Problem>
Set down exactly, and only, the lines from the one with "Of that group" to the final line of the entries, both included.

Material to process>
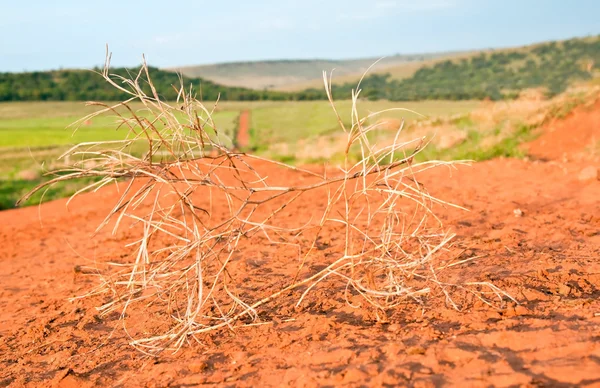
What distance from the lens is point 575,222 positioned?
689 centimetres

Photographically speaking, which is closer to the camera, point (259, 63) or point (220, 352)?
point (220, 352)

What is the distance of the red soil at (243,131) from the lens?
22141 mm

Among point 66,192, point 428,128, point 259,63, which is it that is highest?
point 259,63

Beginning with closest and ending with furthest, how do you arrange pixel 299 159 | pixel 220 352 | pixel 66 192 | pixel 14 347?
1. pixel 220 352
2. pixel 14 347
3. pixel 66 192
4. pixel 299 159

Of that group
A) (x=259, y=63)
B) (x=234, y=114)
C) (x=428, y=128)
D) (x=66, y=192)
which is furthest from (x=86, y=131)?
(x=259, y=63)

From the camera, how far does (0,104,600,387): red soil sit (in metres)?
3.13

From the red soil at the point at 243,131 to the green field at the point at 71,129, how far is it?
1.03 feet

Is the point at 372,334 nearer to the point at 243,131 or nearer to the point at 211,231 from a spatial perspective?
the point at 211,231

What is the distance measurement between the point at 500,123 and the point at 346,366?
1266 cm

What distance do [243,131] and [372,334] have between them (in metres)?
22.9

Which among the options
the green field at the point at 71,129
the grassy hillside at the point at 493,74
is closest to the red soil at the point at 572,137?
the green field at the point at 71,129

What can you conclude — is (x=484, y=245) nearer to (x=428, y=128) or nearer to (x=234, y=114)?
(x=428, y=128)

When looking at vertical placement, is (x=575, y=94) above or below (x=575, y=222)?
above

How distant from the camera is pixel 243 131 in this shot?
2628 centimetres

Finished task>
Of that group
A) (x=259, y=63)
B) (x=234, y=114)
C) (x=428, y=128)
D) (x=66, y=192)
which is furthest from (x=86, y=131)?
(x=259, y=63)

From the camera, how far does (0,104,600,387): red soil sit (in metres)?
3.13

From the red soil at the point at 243,131 to the green field at the point at 71,129, how far is it?
1.03 feet

Is the point at 372,334 nearer to the point at 243,131 or nearer to the point at 211,231 from a spatial perspective?
the point at 211,231

What is the distance measurement between the point at 500,123 and the point at 346,366?
1266 cm

What distance do [243,131] and [372,334] have between them (in metres)?
22.9

Which among the options
the green field at the point at 71,129
the grassy hillside at the point at 493,74
is closest to the red soil at the point at 572,137?
the green field at the point at 71,129

What can you conclude — is (x=484, y=245) nearer to (x=428, y=128) or nearer to (x=234, y=114)?
(x=428, y=128)

When looking at vertical placement, is (x=575, y=94) above or below (x=575, y=222)?
above

How distant from the camera is pixel 243 131 in this shot?
2628 centimetres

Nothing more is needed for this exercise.